Provided passage.
In narration, we really get inside the author’s head as much as possible. And, being the kind of person who is fascinated by pretty much everything, this is fun for me. But – after (1)prepping the book, (2)reading it out loud while making sure to stay present at all times, and then (3) listening back to it at times in the final stages – it tends to get in your head. So, yep, I’m gonna feel like I have earned the right to an opinion on the subject of say, Black Holes, Sexually Addicted Spouses, Chakras, or Financial Savvy. Because I wrote the book! (Didn’t I? Oh, wait. Oops)

It’s one thing to say “I read this book about….” – but somehow “I just narrated this book about…” gives the input more clout. At least it feels that way to me. Dangerous, I know. Warn your friends and families.

So, look out, new-Mom-daughter-of mine. Mom’s going to be an instant (and temporary) expert or Montessori child-rearing in February. Good time to take that trip to Disney, honey!

(No I do try to keep away from the parenting advice. But still.)

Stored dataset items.
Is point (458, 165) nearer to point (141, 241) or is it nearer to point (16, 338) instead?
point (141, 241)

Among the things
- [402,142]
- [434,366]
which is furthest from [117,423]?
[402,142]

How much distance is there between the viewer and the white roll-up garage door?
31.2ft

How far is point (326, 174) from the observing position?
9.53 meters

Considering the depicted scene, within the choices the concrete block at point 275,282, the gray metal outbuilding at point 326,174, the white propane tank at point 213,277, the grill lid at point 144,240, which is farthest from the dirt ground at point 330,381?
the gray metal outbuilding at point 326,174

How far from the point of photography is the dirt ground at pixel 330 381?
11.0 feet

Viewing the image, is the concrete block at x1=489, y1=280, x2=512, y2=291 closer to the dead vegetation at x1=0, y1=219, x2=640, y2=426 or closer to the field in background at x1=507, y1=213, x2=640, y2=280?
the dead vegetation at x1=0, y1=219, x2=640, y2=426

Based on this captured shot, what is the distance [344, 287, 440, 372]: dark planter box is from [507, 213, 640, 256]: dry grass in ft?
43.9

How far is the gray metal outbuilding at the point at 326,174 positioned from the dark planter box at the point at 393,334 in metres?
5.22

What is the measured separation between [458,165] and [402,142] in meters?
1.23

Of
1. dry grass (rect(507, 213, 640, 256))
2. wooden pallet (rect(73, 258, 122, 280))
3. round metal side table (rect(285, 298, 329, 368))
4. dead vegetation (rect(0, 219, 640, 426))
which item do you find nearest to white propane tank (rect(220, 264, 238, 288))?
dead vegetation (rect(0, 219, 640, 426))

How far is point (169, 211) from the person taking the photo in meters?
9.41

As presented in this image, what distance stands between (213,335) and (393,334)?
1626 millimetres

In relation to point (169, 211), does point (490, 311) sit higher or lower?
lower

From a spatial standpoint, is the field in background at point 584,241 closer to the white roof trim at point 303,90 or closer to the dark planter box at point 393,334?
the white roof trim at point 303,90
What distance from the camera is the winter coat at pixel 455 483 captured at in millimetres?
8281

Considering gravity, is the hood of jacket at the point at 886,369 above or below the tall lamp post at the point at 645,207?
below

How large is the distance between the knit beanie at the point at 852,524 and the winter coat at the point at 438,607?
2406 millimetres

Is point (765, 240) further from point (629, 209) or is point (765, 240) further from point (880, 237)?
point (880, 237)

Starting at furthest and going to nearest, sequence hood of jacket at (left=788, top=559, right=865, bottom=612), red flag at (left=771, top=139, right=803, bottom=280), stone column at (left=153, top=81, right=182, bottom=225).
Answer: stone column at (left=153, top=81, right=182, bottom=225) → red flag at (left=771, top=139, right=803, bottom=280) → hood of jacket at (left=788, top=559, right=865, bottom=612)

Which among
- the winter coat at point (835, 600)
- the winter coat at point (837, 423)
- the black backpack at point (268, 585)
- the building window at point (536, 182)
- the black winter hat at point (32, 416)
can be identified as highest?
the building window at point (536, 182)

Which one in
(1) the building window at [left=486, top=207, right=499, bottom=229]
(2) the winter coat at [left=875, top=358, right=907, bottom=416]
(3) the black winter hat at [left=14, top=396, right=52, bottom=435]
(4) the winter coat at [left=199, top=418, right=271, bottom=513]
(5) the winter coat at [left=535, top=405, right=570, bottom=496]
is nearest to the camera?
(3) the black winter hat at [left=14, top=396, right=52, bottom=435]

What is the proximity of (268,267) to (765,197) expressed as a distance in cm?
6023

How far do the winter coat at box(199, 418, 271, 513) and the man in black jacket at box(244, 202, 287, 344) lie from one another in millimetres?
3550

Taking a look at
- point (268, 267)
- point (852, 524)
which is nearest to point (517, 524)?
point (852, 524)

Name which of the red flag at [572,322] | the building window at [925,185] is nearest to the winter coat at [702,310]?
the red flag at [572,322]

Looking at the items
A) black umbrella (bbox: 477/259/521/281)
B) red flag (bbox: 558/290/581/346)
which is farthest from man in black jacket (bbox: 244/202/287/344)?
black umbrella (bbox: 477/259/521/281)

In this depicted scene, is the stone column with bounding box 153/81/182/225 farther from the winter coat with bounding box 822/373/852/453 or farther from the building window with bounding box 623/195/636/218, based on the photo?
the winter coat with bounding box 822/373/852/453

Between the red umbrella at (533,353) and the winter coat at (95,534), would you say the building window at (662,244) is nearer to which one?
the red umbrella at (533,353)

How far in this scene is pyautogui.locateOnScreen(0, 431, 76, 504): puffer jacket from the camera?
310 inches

To-do list.
**a.** According to the passage on audiobook narration, in what kind of child-rearing will Mom be an instant expert in February?
**b.** Please write a continuation of the passage on audiobook narration, picking up after its final line.
The rows are separate material, unrelated to the passage on audiobook narration.

Answers to the exercise.
**a.** Montessori child-rearing.

**b.**
 

Lessons  2-4:

Beside the lesson above, there are other things to learn from non-fiction narration work:

2.  Finishing a book gives you the whole picture. Did you know that most Americans only read one or two chapters of a non-fiction book (if that much), and then put it on the shelf to “finish later”? Yeah, we know how that goes. However,  when you narrate it, you gotta finish reading that book (um, yeah) . Good thing, too.  It does tend to round out the authors’ points:)

3. Time management becomes absolutely essential. This is true for fiction as well – and of course for any large project of any kind. Break it into small manageable goals, schedule them , and get started! This ain’t your college paper, where you can start the day before and pull an all-nighter. Yes, I mean you. Or me.

4. The world is full of fascinating things – and people passionate enough about them to benefit the rest of us. Some people devote their lives, quite happily, to things like measuring the exact age of a The Great Commissionskeleton, camping out for months to observe a star, meditating for hours daily, planning finances, researching one breed of dog, learning every detail about digestion, proving or refuting the Black Hole theory…the list goes on. These are not things I personally would want to do, but I am grateful that there are people who do. Specialization of labor, distribution of gifts of strengths from the universe. Not just the authors, but the people they write about – many have chosen a little corner of the world to specialize in, and it’s amazing to me.  You get to learn about all this when you narrate.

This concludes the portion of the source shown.